# Mark of Calth: Dark Heart E-book released!



## forkmaster (Jan 2, 2010)

> THE STORY
> 
> When the Word Bearers launched their surprise assault on Calth, it marked the beginning of their righteous campaign of vengeance against the hated Ultramarines Legion. But for one young acolyte of Kor Phaeron, it is not the sons of Guilliman that he seeks to bring low - through infernal pacts and daemonic power he strives to carve out a destiny for himself in the midst of the greatest war that the galaxy has ever seen. The name of Marduk shall be spoken with awe for millennia still to come...
> ABOUT THE BOOK
> ...


http://www.blacklibrary.com/horus-heresy/dark-heart-ebook.html

It appears we get to see more of his Word Bearers. It will be interesting to see as both he and ADB has a contribution about them.


----------



## deepsix81 (Dec 24, 2011)

Has anyone read this yet? Does it have any relevancy to the Heresy at large, or is it just a way to connect the 40K Marduk to the Heresy events?


----------



## Brother Subtle (May 24, 2009)

deepsix81 said:


> Has anyone read this yet? Does it have any relevancy to the Heresy at large, or is it just a way to connect the 40K Marduk to the Heresy events?


Must be. I twittered Ant the other day asking if we'll ever see Marduk again and he said yes and I wouldn't have to wait long. Makes sense now.


----------



## Khorne's Fist (Jul 18, 2008)

Read the first few pages earlier, and it so far it just seems to be about how Marduk takes his first steps up through the ranks. It's nice to see a link between new series and old, especially when it spans 10,000 years.


----------



## Child-of-the-Emperor (Feb 22, 2009)

Khorne's Fist said:


> It's nice to see a link between new series and old, especially when it spans 10,000 years.


Really? I get bored of the seemingly constant tie-ins and overlaps that authors jam into their Heresy works to promote their own 40k work. It's such a big universe with so much potential that consistently returning to old or established characters just seems to waste some of that potential. Each Legion has tens of thousands of interesting characters to explore, stop regurgitating the same ones!
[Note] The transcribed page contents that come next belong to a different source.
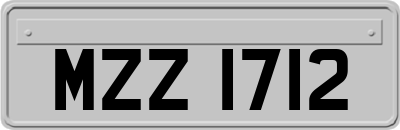 MZZ 1712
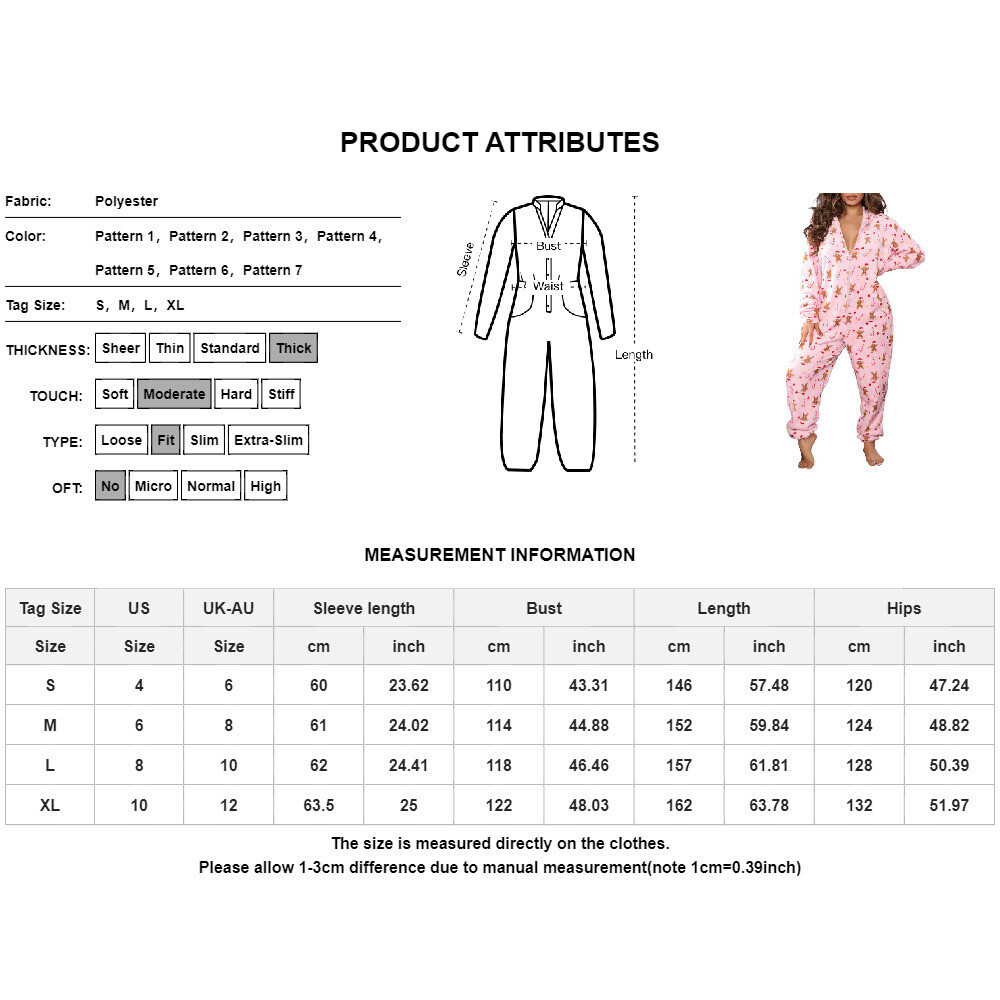 PRODUCT ATTRIBUTES

Fabric: Polyester

Color: Pattern 1, Pattern 2, Pattern 3, Pattern 4, Pattern 5, Pattern 6, Pattern 7

Tag Size: S, M, L, XL

THICKNESS: Sheer Thin Standard Thick

TOUCH: Soft Moderate Hard Stiff

TYPE: Loose Fit Slim Extra-Slim

OFT: No Micro Normal High

Sleeve
Bust
Waist
Length

MEASUREMENT INFORMATION

| Tag Size | US | UK-AU | Sleeve length | | Bust | | Length | | Hips | |
|---|---|---|---|---|---|---|---|---|---|---|
| Size | Size | Size | cm | inch | cm | inch | cm | inch | cm | inch |
| S | 4 | 6 | 60 | 23.62 | 110 | 43.31 | 146 | 57.48 | 120 | 47.24 |
| M | 6 | 8 | 61 | 24.02 | 114 | 44.88 | 152 | 59.84 | 124 | 48.82 |
| L | 8 | 10 | 62 | 24.41 | 118 | 46.46 | 157 | 61.81 | 128 | 50.39 |
| XL | 10 | 12 | 63.5 | 25 | 122 | 48.03 | 162 | 63.78 | 132 | 51.97 |

The size is measured directly on the clothes.
Please allow 1-3cm difference due to manual measurement(note 1cm=0.39inch)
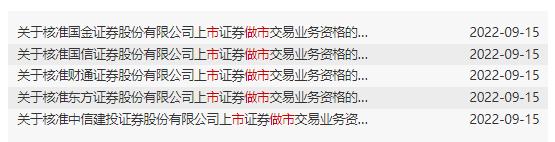 关于核准国金证券股份有限公司上市证券做市交易业务资格的... 2022-09-15
关于核准国信证券股份有限公司上市证券做市交易业务资格的... 2022-09-15
关于核准财通证券股份有限公司上市证券做市交易业务资格的... 2022-09-15
关于核准东方证券股份有限公司上市证券做市交易业务资格的... 2022-09-15
关于核准中信建投证券股份有限公司上市证券做市交易业务资... 2022-09-15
Mcneill with _Angel Exterminatus_ was the most recent culprit.

As for _Dark Heart_, I downloaded it the other day but am yet to read it.


----------



## Khorne's Fist (Jul 18, 2008)

Child-of-the-Emperor said:


> Really? I get bored of the seemingly constant tie-ins and overlaps that authors jam into their Heresy works to promote their own 40k work. It's such a big universe with so much potential that consistently returning to old or established characters just seems to waste some of that potential. Each Legion has tens of thousands of interesting characters to explore, stop regurgitating the same ones! Mcneill with _Angel Exterminatus_ was the most recent culprit.
> 
> As for _Dark Heart_, I downloaded it the other day but am yet to read it.


People like to see the origins of their favorite characters, of which Marduk has become on for many readers, and if BL give their fans what they want we can't really complain, can we? Considering the sheer number of characters introduced so far in the series that have become fan favorites, I don't think exploring the 40k universe from within the 30k universe every now and then isn't a bad thing.


----------



## forkmaster (Jan 2, 2010)

I am half and half on that! First I love CSM so its nice to see the connection between the two worlds. HOWEVER I dont think they should be the main characters of the certain story, like perhaps this (I havent read it yet) or Angel Exterminatus. They should be backgroundcharacters or making small cameos at best I think.


----------



## Doelago (Nov 29, 2009)

Child-of-the-Emperor said:


> Really? I get bored of the seemingly constant tie-ins and overlaps that authors jam into their Heresy works to promote their own 40k work. It's such a big universe with so much potential that consistently returning to old or established characters just seems to waste some of that potential. Each Legion has tens of thousands of interesting characters to explore, stop regurgitating the same ones! Mcneill with _Angel Exterminatus_ was the most recent culprit.


I agree with this... Really hated the amount of promotion for McNeill`s 40k characters that was going on in Angel Exterminatus. 

As for the story, I guess it was OK. Not in love with it, but the series has seen worse.


----------



## Brother Lucian (Apr 22, 2011)

I thought it was a good read, showing how Marduk began his ascent to power. And the Word Bearer preparations prior to the final conflict in Know No Fear. Theres some quite nice glimpses of Kor Phaeron too.


----------